Also if the borrowers had put a little less energy into creating a MERS system to pass on their bad loans to others, then maybe they'd have had some left over for due diligence on whether or not the loans they were making were worth a shit...
strike "borrowers", insert "lenders"
Either way, your comment doesn't display any understanding of the industry. Not trying to be rude, just calling it as it is.
I'm not offended, but I wouldn't mind knowing what I'm missing.
It's demonstrably true that securitizing mortgages and putting them into the derivatives market is a new practice, and also that it changes the lender's incentive structure drastically (we all treat and choose things we're about to sell differently than things we intend to keep).
Those are two facts. Is one of them wrong, or is there a third fact that I would understand if I were an insider that makes the conclusion drawn from them incorrect?
What I'm doing here is the opposite of an anti-libertarian screed. I see a structure that seems to integrate fraud into itself and be to some extent protected by force, and I don't like it.

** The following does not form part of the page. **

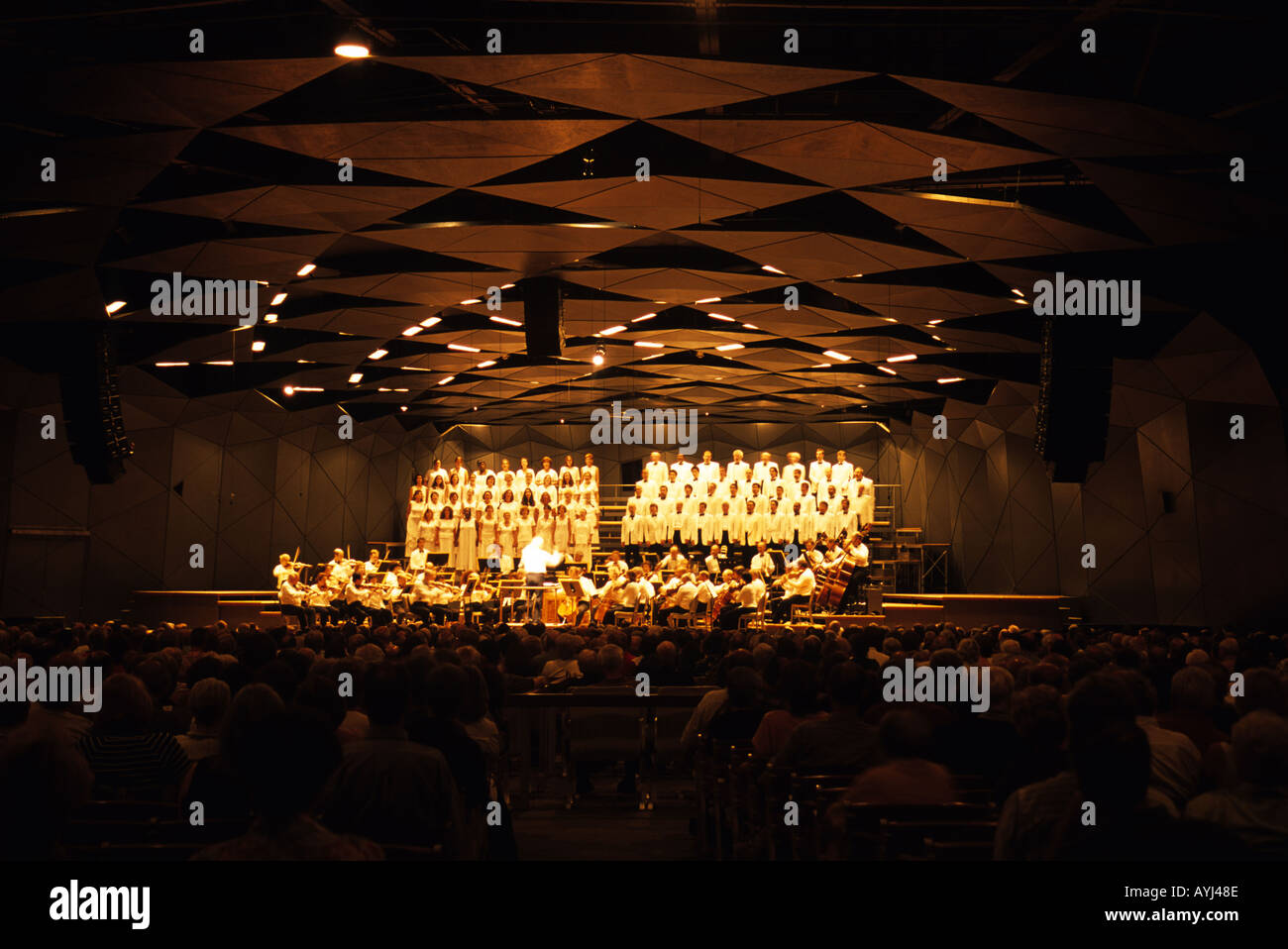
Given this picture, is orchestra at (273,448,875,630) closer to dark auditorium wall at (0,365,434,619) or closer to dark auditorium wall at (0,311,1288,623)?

no, you are pretty much right on. The current securiization strucutre pretty much sets the system up for failure. solution, stop securitization. Make the banks keep the loans on the books. If banks need to make more loans, they can sell bonds. But must retain the risk. Combine that with a focus on long term incentives, higher capital requirments, and probably getting rid of most of the more exotic mortgage products, and you will have a much more stable system.
MERS is just an electronic registry for mortgages. Unless you are entirely against anyone selling mortgages under any circumstances, you shouldn't have a problem with MERS. MINs get assigned to almost every mortgage that will ever change hands. It saves a ton of time and labor when, for example, a small mortgage banker who sells 50 loans a month to an investor is able to spend a minute or two registering each loan with MERS then assigning the mortgages to the investors, rather than recording assignments. (Mortgage bankers are not banks. They put up their own money, more or less, to fund a loan and sell that loan to an investor on the secondary market. Mortgage bankers can be forced to buy loans back at a later date if the investor decides there is something hinky about the loan.) Anyway, that was my understanding having seen it from that perspective. We used MERS mostly for A paper and I doubt that this efficiency itself leads to fraud.
Sorry I am a bit rambley today.
I would actually be against selling loans in most circumstances, and definitely against splitting them up into thousands of many little pieces.
Just to much trouble for IMHO, very little real economic benefit.
Well, Kroneborge, I wouldn't go that far. I see nothing wrong with the responsible use of credit.
To matt's point, over-securitization may be awful in itself, but I still don't think that excuses borrowers from repaying their debts.
Thanks, highnumber, for the extra breakdown of MERS--that confirmed my perception...
MERS is racist
Notes are racist
What is it exactly that they are advocating for? I don't think that was repetitive enough for me to quite get it 😉
Repetitiveness is racist.
If the slipcover doesn't fit, armchair Johnny Cochrane will finish this joke.
"[F]air housing advocates for housing fairness" - working from the Department of Redundancy Department, no doubt.
Whether it's a mortgage or a payday loan, any loan can be 'foreclosed' on. You have a legal agreement that must be honored or face legal action by the lender.
loans are loans are loans.
Funny. I had no idea that being Repetitiveness was considered that.. haha
Well, Borrowers should and generally are held accountable for their debts. Not always, but in most cases with larger loans (eg. mortgages) the legal documentation is very strong. As you move down the loan feeding chain to payday loans, you start to get lesser legal issues for consumers.
regardless, not paying back a debt is a civil matter - not a criminal one. And, as such the penalties are only as allowed by law.